DIRECTIVE: Each entry needs to be restated exactly as written.

SUPPLIED MATERIAL:
■ ■ ■ ■
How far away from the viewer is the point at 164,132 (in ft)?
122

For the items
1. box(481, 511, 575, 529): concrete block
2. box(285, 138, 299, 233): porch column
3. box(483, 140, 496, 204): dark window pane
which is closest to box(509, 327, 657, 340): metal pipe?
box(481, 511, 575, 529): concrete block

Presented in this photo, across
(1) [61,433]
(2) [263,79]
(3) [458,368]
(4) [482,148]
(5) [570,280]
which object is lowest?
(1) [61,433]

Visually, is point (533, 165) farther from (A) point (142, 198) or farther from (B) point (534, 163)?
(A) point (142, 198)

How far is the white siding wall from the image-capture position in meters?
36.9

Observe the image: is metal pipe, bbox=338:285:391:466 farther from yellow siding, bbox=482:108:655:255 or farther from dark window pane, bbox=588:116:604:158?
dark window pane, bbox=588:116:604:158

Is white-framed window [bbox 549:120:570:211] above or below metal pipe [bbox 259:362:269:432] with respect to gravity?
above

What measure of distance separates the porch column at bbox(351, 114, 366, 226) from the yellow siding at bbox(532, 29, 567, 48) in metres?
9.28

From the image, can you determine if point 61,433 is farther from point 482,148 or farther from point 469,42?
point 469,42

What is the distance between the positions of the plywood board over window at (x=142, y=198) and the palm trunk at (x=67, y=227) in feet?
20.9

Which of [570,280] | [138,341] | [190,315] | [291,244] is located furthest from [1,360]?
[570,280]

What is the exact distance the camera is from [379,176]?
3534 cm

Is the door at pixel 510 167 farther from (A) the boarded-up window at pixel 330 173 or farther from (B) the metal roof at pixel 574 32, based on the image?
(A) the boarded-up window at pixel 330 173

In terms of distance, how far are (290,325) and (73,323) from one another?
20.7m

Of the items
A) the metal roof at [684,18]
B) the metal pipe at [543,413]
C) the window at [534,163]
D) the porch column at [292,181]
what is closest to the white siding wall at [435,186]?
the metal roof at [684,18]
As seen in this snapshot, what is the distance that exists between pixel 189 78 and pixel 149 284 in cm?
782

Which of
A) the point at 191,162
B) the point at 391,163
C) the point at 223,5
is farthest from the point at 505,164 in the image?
■ ■ ■ ■
SOLVED PROBLEM:
How far away from the viewer is the point at 164,132 (in ft)?
122

For the items
1. box(481, 511, 575, 529): concrete block
2. box(285, 138, 299, 233): porch column
3. box(483, 140, 496, 204): dark window pane
which is closest to box(509, 327, 657, 340): metal pipe?
box(481, 511, 575, 529): concrete block

Presented in this photo, across
(1) [61,433]
(2) [263,79]
(3) [458,368]
(4) [482,148]
(5) [570,280]
which object is lowest?
(1) [61,433]

Visually, is point (533, 165) farther from (A) point (142, 198) or farther from (B) point (534, 163)?
(A) point (142, 198)

How far is the white siding wall from the image-capture position in meters?
36.9

Observe the image: is metal pipe, bbox=338:285:391:466 farther from yellow siding, bbox=482:108:655:255 or farther from dark window pane, bbox=588:116:604:158?
dark window pane, bbox=588:116:604:158

Is white-framed window [bbox 549:120:570:211] above or below metal pipe [bbox 259:362:269:432] with respect to gravity?
above

What measure of distance separates the porch column at bbox(351, 114, 366, 226) from the yellow siding at bbox(532, 29, 567, 48) in metres?
9.28

From the image, can you determine if point 61,433 is farther from point 482,148 or farther from point 469,42?
point 469,42

What is the distance between the positions of the plywood board over window at (x=142, y=198) and the palm trunk at (x=67, y=227) in feet?
20.9

Which of [570,280] | [138,341] | [190,315] | [291,244] is located furthest from [1,360]?
[570,280]

What is the exact distance the camera is from [379,176]?
3534 cm

Is the door at pixel 510 167 farther from (A) the boarded-up window at pixel 330 173 or farther from (B) the metal roof at pixel 574 32, based on the image?
(A) the boarded-up window at pixel 330 173

In terms of distance, how far are (290,325) and (73,323) from one another?
20.7m

Of the items
A) the metal roof at [684,18]
B) the metal pipe at [543,413]
C) the window at [534,163]
D) the porch column at [292,181]
what is closest to the white siding wall at [435,186]?
the metal roof at [684,18]
As seen in this snapshot, what is the distance that exists between pixel 189 78 and pixel 149 284 in cm?
782

Which of
A) the point at 191,162
B) the point at 391,163
C) the point at 223,5
is farthest from the point at 505,164 in the image?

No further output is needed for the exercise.